Right here I broke in again. “Boys,” I said, “let me repeat, don’t try to do it all alone. Get your older friends in. Get your big brothers, your fathers, your teachers, the fathers of the other boys, even if their sons don’t belong. It is a good thing to have a lot of them with you as honorary members. Of course they are busy men. There will not be many of them out any one night, but you ought to have some outsiders and advisers here every night.”
“I don’t know about that,” said “Tubby.” “If we have folks like that here, we won’t feel free and easy. We will be on dress parade all the time.”
“That’s just how we should be,” said Charlie Taylor. “If we don’t take ourselves seriously, no one else will.”
“That’s the way to talk,” chimed in Jimmy Francis. “We don’t want any ‘rough house’ or bear dances or anything like that. We want to do business in this club of ours.”
“Now, look here, fellows,” said “Tubby.” “Who said anything about rough house or anything like it? I don’t want that any more than you do.”
Jimmy assured him that they all knew that he wasn’t standing for anything like “rough house.”
“But it’s going to be awful hard work to keep braced up all the time,” he sighed to himself. “I won’t dare even to slide down in my chair. O well!”
When it came to considering the conduct of members within the society and methods of discipline, the boys were decidedly at sea. They wanted to maintain the dignity of the club and yet they wanted to be fair to everyone. “But,” as Frank Lawrence put it, “what rule shall we follow in passing upon the guilt of members? What standards shall we follow? What is a crime and what is not a crime?”

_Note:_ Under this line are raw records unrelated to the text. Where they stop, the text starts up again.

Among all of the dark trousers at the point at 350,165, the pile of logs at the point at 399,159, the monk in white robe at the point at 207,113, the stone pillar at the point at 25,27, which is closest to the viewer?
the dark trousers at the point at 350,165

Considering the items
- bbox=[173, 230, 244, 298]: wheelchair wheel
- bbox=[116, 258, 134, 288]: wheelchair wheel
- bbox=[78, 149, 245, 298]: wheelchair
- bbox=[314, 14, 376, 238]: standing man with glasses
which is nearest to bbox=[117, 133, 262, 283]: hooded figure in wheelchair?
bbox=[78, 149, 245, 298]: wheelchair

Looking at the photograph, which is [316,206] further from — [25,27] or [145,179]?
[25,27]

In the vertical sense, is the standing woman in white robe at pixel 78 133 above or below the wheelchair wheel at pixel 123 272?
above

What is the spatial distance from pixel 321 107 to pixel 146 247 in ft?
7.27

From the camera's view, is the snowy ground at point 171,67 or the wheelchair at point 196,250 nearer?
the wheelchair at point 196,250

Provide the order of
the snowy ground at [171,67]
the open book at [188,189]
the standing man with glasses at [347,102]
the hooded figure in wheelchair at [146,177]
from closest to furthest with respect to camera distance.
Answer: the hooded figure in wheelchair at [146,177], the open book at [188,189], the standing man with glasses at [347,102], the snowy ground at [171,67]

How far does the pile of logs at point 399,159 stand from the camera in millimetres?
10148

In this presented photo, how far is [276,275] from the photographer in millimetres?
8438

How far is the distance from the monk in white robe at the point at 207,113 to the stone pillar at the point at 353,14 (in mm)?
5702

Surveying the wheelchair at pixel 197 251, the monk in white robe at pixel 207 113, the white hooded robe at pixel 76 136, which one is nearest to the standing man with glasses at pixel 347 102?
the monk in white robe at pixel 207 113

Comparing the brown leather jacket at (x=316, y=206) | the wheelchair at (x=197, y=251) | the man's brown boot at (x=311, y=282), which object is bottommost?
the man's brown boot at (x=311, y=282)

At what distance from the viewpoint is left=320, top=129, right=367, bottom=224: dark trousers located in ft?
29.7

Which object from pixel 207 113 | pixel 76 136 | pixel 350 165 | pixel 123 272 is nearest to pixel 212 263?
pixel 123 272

That was the question. What should be regarded as conduct unbecoming a member of the club? It was finally decided that no one code of rules could answer such a question, but that each case should stand on its own merits. Consequently the section was worded like this: “Any member who is guilty of conduct unbecoming a member of the club may, at any regular meeting, be suspended or expelled at the discretion of the club. But the charge against such member shall be signed by one of the officers of the club or at least three members, shall definitely state the facts constituting the alleged offense, shall lie on the table one week, and shall require a two-thirds vote of the members present for its adoption.”
In arranging for their programmes the boys felt that they should allow some latitude for joint sessions with other clubs. Consequently they instructed their committee who had the drafting of the rules in charge to give a place for such things on the order of business. While they were organizing a debating club, they said, they didn’t want to shut out anything else they might want to do.